Collect diagnostics
About diagnostics
The Portworx diagnostics bundle, known as diags, is a support bundle that provides all the necessary information for the Portworx support team to diagnose any problems in your cluster. It includes the following information:
- Portworx journal logs
- Output from common Portworx CLI commands that provide details about cluster, nodes, and volumes
- Basic information about the operating system of the worker nodes
- Stack and heap files of Portworx processes
- Alerts generated by the cluster
- Cores or traces from Portworx processes (if found)
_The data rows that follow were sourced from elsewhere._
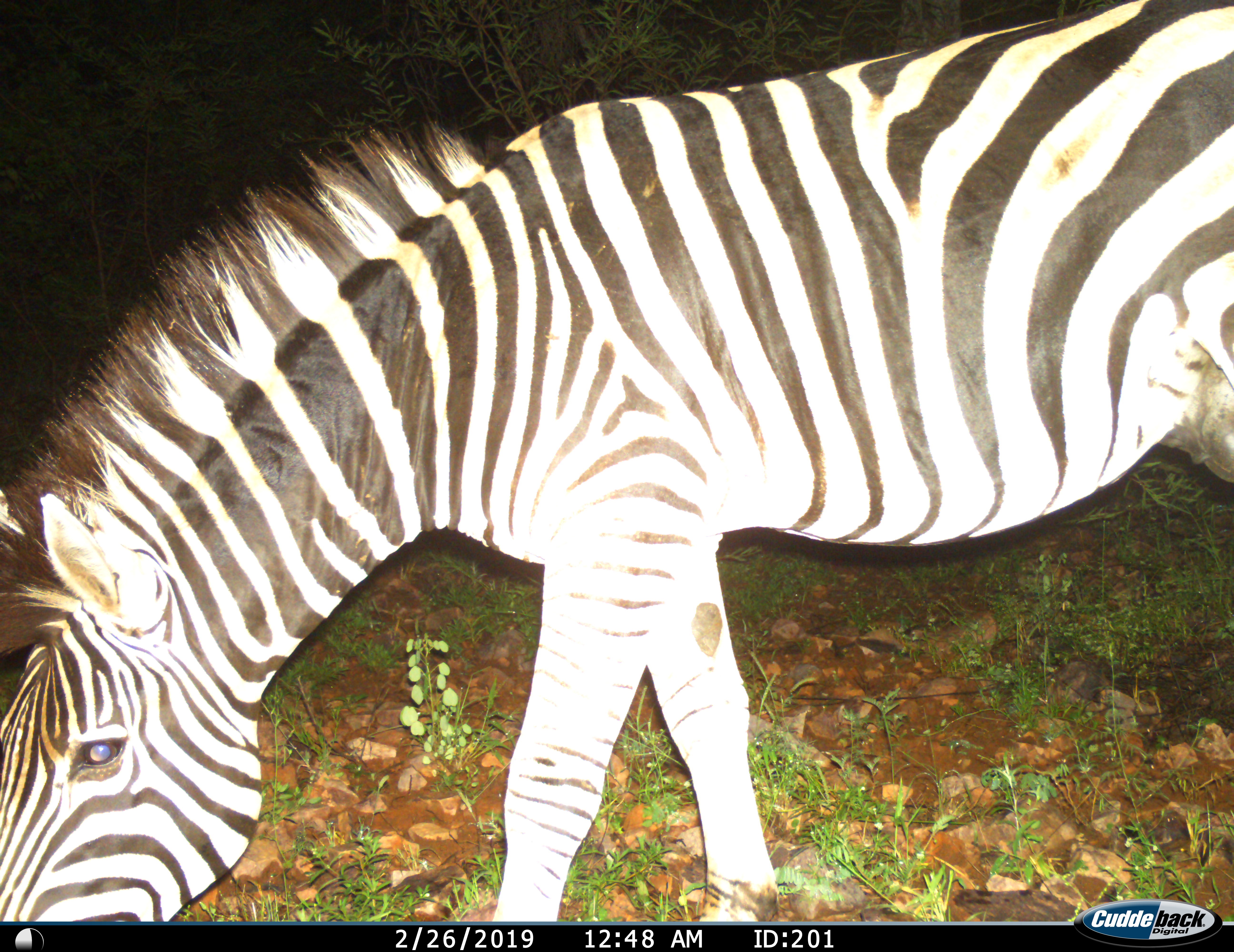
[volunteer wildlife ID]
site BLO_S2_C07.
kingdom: Animalia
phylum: Chordata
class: Mammalia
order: Perissodactyla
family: Equidae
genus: Equus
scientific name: Equus quagga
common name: plains zebra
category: zebraplains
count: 1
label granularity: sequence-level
Portworx automatically uploads the diags to Pure Storage's call home service, Pure1. This feature eliminates the need for manual work of uploading diags to support tickets, ultimately reducing the time required to resolve cluster issues.
Prerequisites
Outbound access to the internet to allow connection to Pure1
Enable Pure1 integration
Telemetry to Pure1 is enabled by default when you generate the StorageCluster spec from Portworx Central, unless you disable it by setting spec.monitoring.telemetry.enabled to false.
If telemetry is enabled and the PX_HTTPS_PROXY environment variable is set, Portworx disables telemetry and creates a Kubernetes event of type Warning to notify you.
If you disabled telemetry during installation, you can enable it by setting spec.monitoring.telemetry.enabled to true in your StorageCluster spec:
spec:
monitoring:
telemetry:
enabled: true
Enabling or disabling telemetry on an existing cluster triggers a rolling restart of the Portworx cluster for the change to take effect. It is recommended to perform this update during a planned maintenance window to avoid any service disruption.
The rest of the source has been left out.